Fish in the middle of the article for this though (emphases added): "Though it is not entirely clear how alcohol contributes to breast cancer, some experts think it raises hormone levels in the blood to levels that could potentially cause cancer."

So the cause of the disease is something which some people who don’t know why or how still think could maybe potentially contribute to the disease. Our regular readers know this is par for the lifestyle epidemiology course.

The numbers are achingly amusing as well ("relative risk" noted as RR): "Compared with light drinkers — those who had less than one drink a day — women who had one or two drinks a day increased their risk of developing breast cancer by 10 percent [RR 1.1]. Women who had more than three drinks a day raised their risk by 30 percent [RR 1.3]."

As regular readers also realize, relative risks at this level are meaningless, as synonymous with identity (1.0) as chance allows in the formation of such results. We are not told, but given the closeness to 1.0, all or most of this study’s RR figures must also have been "statistically insignificant" (with confidence interval including 1.0), which point is really neither here nor there anyway: while "statistically insignificant" results are null by definition all RR results demand highly skeptical interpretation: "statistical significance" is exceedingly quirky and by no means an indication of practical significance. Furthermore it can well be assumed that heavier drinkers otherwise lead less than abstemious lives in untold ways which could not possibly be accounted for numerically, statistically, or in any rational manner.

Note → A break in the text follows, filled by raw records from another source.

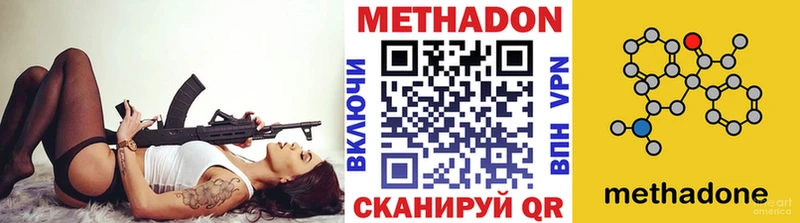 МЕТАДОН белоснежный  Брюховецкая 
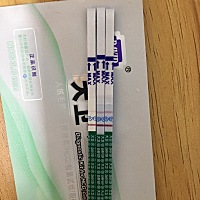 还有4天到姨妈日，这是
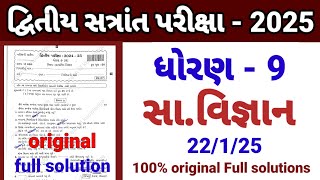 Std 9 ss dvitiya parixa Paper Solution January 2025 | Dhoran 9 samajik vigyan dritiya Pariksha 2025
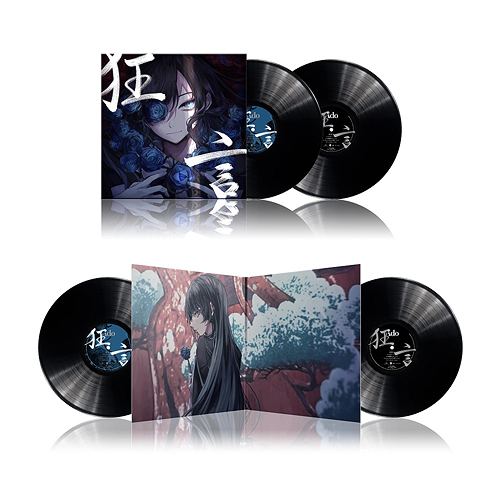 Kyogen Edition] (Vinyl) (Ado)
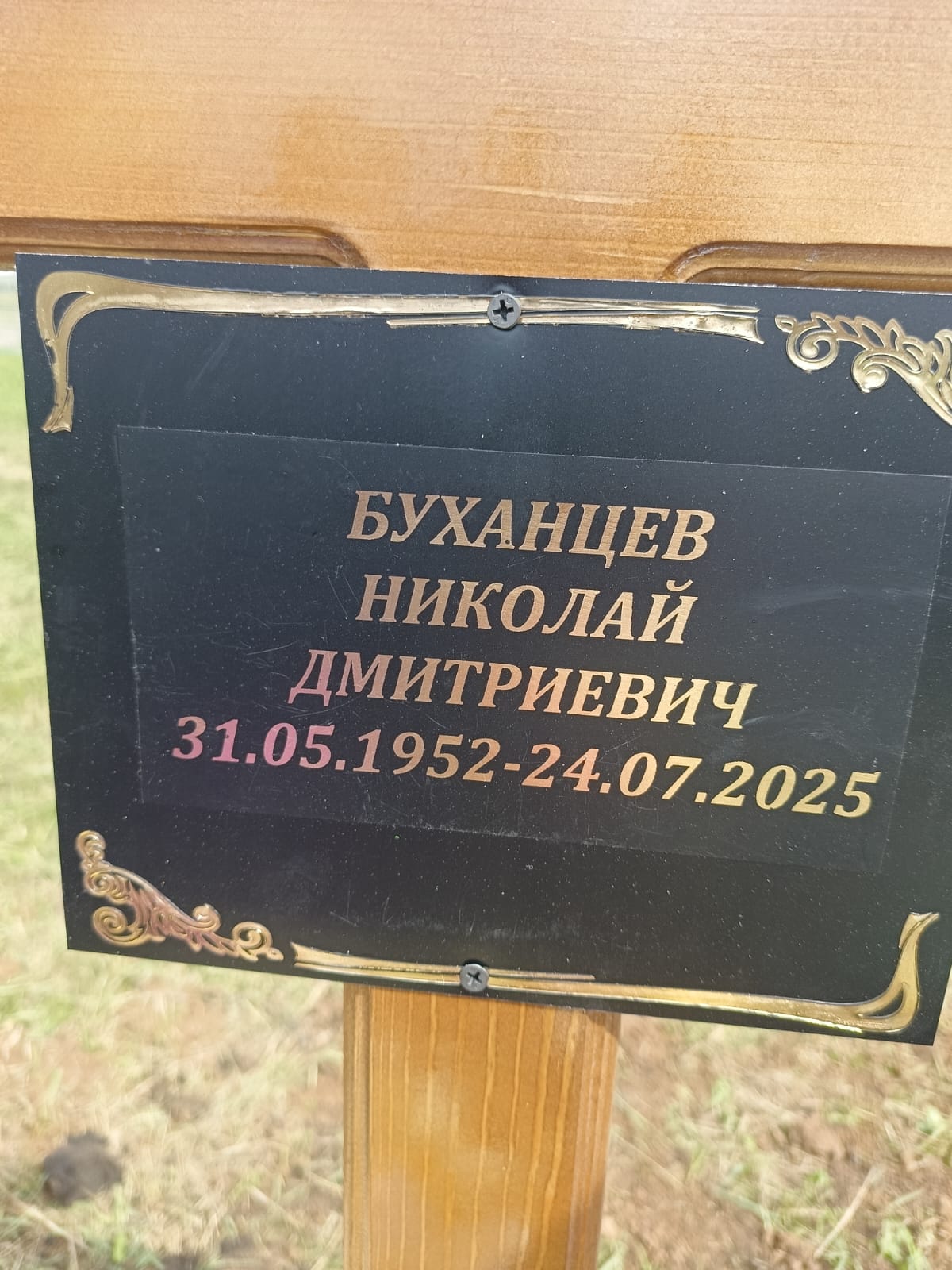 Буханцев Николай Дмитриевич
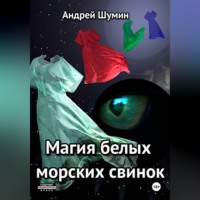 . Магия белых морских свинок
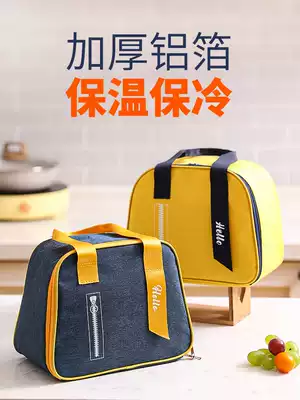 Oxford cloth aluminum film insulation Bento bag Hand bag lunch box pupils with rice for large lunch men and women cloth bag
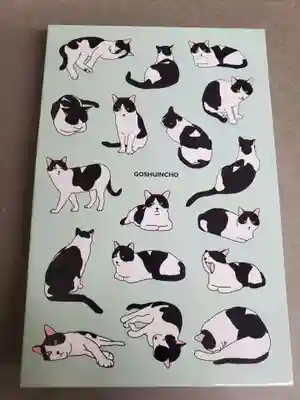 御霊神社(神奈川県)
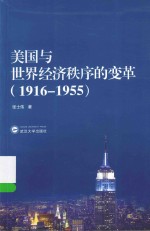 美国与世界经济秩序的变革  1916-1955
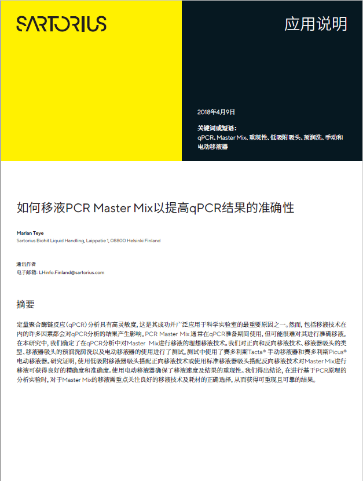 如何移液PCR Master Mix以提高qPCR结果的准确性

The lead researcher is quoted: "A 30 percent increased risk is not trivial." In fact his relative risk result is not trivial, it is far less than that, utterly devoid of meaning and downright comical. Par for the course again.

Nearly all such studies are meaningless in themselves but have meaning attached to them by researchers and the media to the end of scaring people. For example, in 2005 the California EPA said that exposure to secondhand smoke causes breast cancer — smoking is not related to breast cancer but CAL EPA let that pass — then raised the estimated deaths attributable to passive smoking to 72,000.

So it goes. So politicians gleefully collaborate as scares abound and bars are put out of business by smoking bans. Now our esteemed leaders can proclaim they are not only “saving the children" who hang around in bars, but also fighting breast cancer in scandalously bibulous women, as more and more carcinogen-touting taverns bite the dust.

Who could possibly object to such enlightened policies? Apart from sane people we mean.

On it goes. Democratic presidential candidate Hillary Clinton’s endorsement of smoking bans reminds us of the magnitude of work that needs to be done and the urgency of getting it done.